Other alterations of immune cells are also notable. M2-like macrophages, M1-like macrophages, myeloid-derived suppressor cells (MDSCs) and dendritic cells (DCs) were detected through flow cytometry (Fig. 6G and Fig. S8). The MC38 tumor-bearing mice that received 37 MBq 2-[18F]FDG + 400 mg αPD-L1 @ 4 h decreased the fraction of M2-like macrophages (CD206+CD11b+F4/80+) in the first few days, implying the reduced immunosuppression. While an opposite tendency was observed in the 2-[18F]FDG group. Similarly, the radionuclide-induced PD-1/PD-L1 immunotherapy generated a 2-3 fold decrease in the fraction of MDSCs (CD45+CD11b+Gr-1+) compared with the saline group or 2-[18F]FDG alone. We also detected pro-inflammatory M1-like macrophages (iNOS+CD11b+F4/80+) and activated DCs (CD80+CD86+) in the TIME. Treatment with 2-[18F]FDG + αPD-L1 @ 4 h led to a significant increase in the fraction of M1-like macrophages, further indicating the repolarization of M2-like macrophages or recruitment of M1-like macrophages. KEGG enrichment analysis was performed to identify the detailed immune activation associated pathways and inflammatory signaling pathways mediated by the therapeutic strategy of 2-[18F]FDG + αPD-L1 @ 4 h. Several representative pathways were shown in Fig. 7A. The most significant differences between the saline and 2-[18F]FDG + αPD-L1 @ 4 h groups were found in the antigen processing and presentation, phagosome, cell adhesion molecules, the NOD-like receptor signaling pathway, cytokine-cytokine receptor interaction and Th17 cell differentiation. Moreover, we went a step further to confirm that the external radiotracers would affect the expression of PD-1, another key component of immune checkpoint blockade (Fig. 7B). Together, these profiles further confirmed that the radionuclide-induced PD-1/PD-L1 immunotherapy could inflame the TIME and activate the immune system.
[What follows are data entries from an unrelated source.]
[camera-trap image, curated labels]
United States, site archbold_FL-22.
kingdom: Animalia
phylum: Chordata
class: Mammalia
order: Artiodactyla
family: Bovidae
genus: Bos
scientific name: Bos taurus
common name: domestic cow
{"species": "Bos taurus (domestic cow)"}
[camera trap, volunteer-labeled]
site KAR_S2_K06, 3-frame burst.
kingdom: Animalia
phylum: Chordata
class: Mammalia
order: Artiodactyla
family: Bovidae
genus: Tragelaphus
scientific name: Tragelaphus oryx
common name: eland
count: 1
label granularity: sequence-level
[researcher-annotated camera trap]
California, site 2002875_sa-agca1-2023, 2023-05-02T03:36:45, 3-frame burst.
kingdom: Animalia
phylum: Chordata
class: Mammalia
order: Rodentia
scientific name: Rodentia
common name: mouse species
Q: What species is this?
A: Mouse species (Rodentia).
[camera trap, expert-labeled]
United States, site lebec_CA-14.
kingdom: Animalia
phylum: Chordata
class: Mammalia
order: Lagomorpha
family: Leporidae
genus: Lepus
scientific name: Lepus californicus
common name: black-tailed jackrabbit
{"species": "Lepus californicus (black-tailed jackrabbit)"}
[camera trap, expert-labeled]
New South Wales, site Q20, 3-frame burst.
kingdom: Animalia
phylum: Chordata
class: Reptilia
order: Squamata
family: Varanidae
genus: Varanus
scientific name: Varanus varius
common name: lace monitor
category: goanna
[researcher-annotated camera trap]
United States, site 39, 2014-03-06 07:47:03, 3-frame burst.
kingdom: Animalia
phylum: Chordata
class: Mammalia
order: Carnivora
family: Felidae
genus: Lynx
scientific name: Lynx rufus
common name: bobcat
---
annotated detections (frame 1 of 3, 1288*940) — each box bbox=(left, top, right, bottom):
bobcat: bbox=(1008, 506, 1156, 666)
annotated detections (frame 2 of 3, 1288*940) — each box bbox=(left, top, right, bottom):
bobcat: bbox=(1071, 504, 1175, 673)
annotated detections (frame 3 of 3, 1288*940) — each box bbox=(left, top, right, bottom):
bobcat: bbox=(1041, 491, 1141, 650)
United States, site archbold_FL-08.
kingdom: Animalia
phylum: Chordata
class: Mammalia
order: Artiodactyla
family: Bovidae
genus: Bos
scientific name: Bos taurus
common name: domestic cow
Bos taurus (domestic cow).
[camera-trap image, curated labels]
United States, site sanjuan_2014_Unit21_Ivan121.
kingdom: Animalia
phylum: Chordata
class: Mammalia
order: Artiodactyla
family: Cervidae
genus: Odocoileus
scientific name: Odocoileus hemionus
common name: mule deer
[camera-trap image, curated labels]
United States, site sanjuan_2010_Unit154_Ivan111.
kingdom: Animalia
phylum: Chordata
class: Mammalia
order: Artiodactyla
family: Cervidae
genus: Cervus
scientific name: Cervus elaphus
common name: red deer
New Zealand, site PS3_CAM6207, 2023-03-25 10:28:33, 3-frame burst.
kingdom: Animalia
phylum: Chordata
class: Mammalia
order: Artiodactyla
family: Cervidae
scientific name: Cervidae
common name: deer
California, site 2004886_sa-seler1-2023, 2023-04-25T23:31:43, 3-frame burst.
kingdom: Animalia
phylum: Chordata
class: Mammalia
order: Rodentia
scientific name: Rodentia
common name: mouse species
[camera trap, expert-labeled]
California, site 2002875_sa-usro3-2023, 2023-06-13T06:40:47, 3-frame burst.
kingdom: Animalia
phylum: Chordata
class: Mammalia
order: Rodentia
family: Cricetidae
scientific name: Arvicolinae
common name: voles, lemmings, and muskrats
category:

Coincidentally, consistent with the aforementioned heat map of DEGs (Fig. 1G), subsequent therapeutic trials confirmed that MC38 tumor was more susceptible to 2-[18F]FDG than CT26. We investigated the antitumor efficacy of 2-[18F]FDG plus αPD-L1 mAb in CT26 tumor, another widely used murine colorectal tumor model. Although to a less extent still significant when compared to the MC38 section, the growth of CT26 tumors was greatly suppressed in groups of 18.5 MBq or 37 MBq 2-[18F]FDG + 400 mg αPD-L1 mAb @ 4 h, resulting in prolonged overall survivals (Fig. S9A-C). Dynamic changes of PD-L1 in tumor and cytokine levels in blood were found in the group of combining 2-[18F]FDG with αPD-L1 @ 4 h during the therapy period (Fig. S9D-F). Therapeutically, the activation of CD4+ and CD8+ T cells in the tumor and increased CD4+ Th1/Treg and CD8+ CTLs/Treg levels highlighted the potential of the effective coordination to enhance antitumor immunity (Fig. S9G). Previous studies suggested that the less-immunogenic and microsatellite-instable CT26 model did not respond to irradiation with increased PD-L1 expression31,32. To some extent, this study describes a new method to overcome this setback via radionuclide-induced immunotherapy.